In August, the U.S. Court of Appeals for the Ninth Circuit dealt the Federal Trade Commission a major blow — calling into question one of the consumer protection agency’s most important powers. Over the course of 21 pages, the court said the FTC should be banned from regulating a company if even a small part of that firm’s business is regulated by the Federal Communications Commission as a telecom service, otherwise known as a “common carrier.”
This was a major departure from the previous norm, said Harold Feld, a senior vice president at the consumer group Public Knowledge.
“It was huge because it was totally unexpected,” Feld said. “Nobody’s ever ruled that way before.”
The FTC is one of America’s foremost law enforcement agencies. In the tech sector alone, it has investigated or filed lawsuits against companies such as Apple, Amazon and Google.
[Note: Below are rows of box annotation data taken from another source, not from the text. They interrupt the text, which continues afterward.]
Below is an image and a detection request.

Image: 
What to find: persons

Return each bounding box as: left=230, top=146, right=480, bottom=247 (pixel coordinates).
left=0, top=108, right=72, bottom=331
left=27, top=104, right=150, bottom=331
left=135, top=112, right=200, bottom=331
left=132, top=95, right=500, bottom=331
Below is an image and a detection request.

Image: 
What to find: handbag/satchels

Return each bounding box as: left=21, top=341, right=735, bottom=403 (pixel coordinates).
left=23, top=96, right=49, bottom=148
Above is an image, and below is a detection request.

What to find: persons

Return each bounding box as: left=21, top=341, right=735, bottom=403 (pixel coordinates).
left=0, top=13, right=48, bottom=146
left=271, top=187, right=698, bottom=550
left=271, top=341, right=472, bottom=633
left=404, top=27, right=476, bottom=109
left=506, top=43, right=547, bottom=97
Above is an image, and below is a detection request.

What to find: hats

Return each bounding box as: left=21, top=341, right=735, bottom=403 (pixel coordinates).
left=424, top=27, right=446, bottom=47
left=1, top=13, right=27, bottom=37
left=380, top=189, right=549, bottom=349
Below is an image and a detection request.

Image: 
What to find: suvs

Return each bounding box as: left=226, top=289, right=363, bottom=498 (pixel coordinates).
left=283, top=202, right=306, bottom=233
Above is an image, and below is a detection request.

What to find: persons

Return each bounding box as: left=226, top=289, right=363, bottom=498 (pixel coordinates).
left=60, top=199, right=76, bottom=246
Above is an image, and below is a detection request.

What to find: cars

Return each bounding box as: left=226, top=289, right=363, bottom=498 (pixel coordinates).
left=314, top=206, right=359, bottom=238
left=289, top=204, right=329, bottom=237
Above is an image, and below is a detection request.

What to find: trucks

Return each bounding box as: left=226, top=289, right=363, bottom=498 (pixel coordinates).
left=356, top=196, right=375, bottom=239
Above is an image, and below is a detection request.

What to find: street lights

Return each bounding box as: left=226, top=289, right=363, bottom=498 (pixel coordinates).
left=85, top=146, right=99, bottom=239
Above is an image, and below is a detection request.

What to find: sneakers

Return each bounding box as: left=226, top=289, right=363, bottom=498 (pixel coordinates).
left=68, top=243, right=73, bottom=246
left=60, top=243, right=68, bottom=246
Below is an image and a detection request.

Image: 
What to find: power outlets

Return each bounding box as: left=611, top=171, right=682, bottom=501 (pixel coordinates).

It has returned millions, if not billions, of dollars to Americans after moving to stop scams and fraudsters of all stripes. But it can go after companies only if they’re within its jurisdiction.
The result, legal experts say, was a new, gaping loophole in regulatory coverage that nobody anticipated.
“This decision raised the question [of] whether any company with a common carrier business could escape FTC enforcement for all other aspects of its business,” said Robin Campbell, a lawyer at Squire Patton Boggs.
This is why FTC vs. AT&T is such a big deal. Under the August ruling, virtually any company in any industry seeking lighter regulation could try to claim common carrier status to exempt the rest of its business from FTC and FCC oversight.
The court’s decision this week to rehear the case happens to nullify the ruling, so the loophole is temporarily closed. But it could easily be reopened if the court comes to the same conclusion, analysts say. Other possibilities include reversing the court’s prior position entirely, or perhaps coming down somewhere in the middle.
AT&T said in a statement that it looked forward to participating in the rehearing.
The outcome of the case will affect more than the FTC: It may also lend momentum to the FCC’s effort to repeal its own net neutrality rules.
FCC Chairman Ajit Pai has argued that the FTC, not the FCC, should be responsible for policing Internet service providers. Right now, the FTC has no power over Internet service providers, because the net neutrality rules consider all those providers to be common carriers.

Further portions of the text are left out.